How Foreign Reserves Are Accumulated:

The End of Chimerica ():

Ares Olympus said...

I'm not sure "The Philadelphia Trumpet", an online newsletter about biblical prophesy should be considered the "go to source" to world economic news.

But I'm curious. Hmmm...Wikipedia is kind of boring.

How about rational wiki for the juicy version?
The Philadelphia Trumpet is a religious magazine that covers world events and traces how they were foretold by the prophets of the Bible. It does a lot of shoehorning in order to make the news fit Herbert W. Armstrong's prophecies from 50 years ago. The magazine's editor-in-chief is self-appointed prophet, fundamentalist, and conservative Gerald Flurry of the Philadelphia Church of God (a break-off church of Armstrong's Worldwide Church of God). He also hosts a weekly television show, "The Key of David."

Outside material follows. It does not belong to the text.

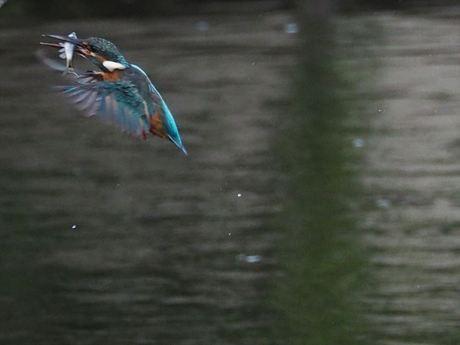 魚咥え飛びあがり3_R.jpg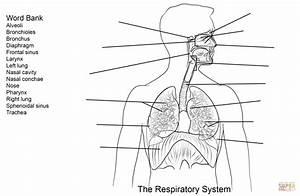 Respiratory System Diagram For Kids Worksheet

Didn't we just have a blog topic arguing against the idealists fictional (facts fit the narrative) approach to reality?

Ares Olympus said...

Okay, here's one more from the Church about Robert Morley:
His average workday consists of several hours watching the news, checking headlines from his go-to sources.
Morley said his passion for learning about finances and the economy actually began when he was an environmental scientist living in California from 2002 to 2005. He was newly married and had a lot of questions. He asked himself, “How do you get ahead? What do you do to be a good steward with what God has given you?” His wife challenged him to learn the financial field to make wise investments.

The challenge showed him he had no idea how to use money prudently, he says. He started off by printing out finance and economy articles and reading them during his 90-minute train commutes in and out of Los Angeles.

Morley says his lack of formal training in economics turned out to be a blessing in disguise. He avoided a mainstream education that would have engrained the principle of credit and instead learned a different approach.

“It’s one of those fields that’s trying to be a science, but it can’t,” he says. “The more I understand, the less I understand.”

But never fear, he's trying very hard, several hours per day, to help us all understand less.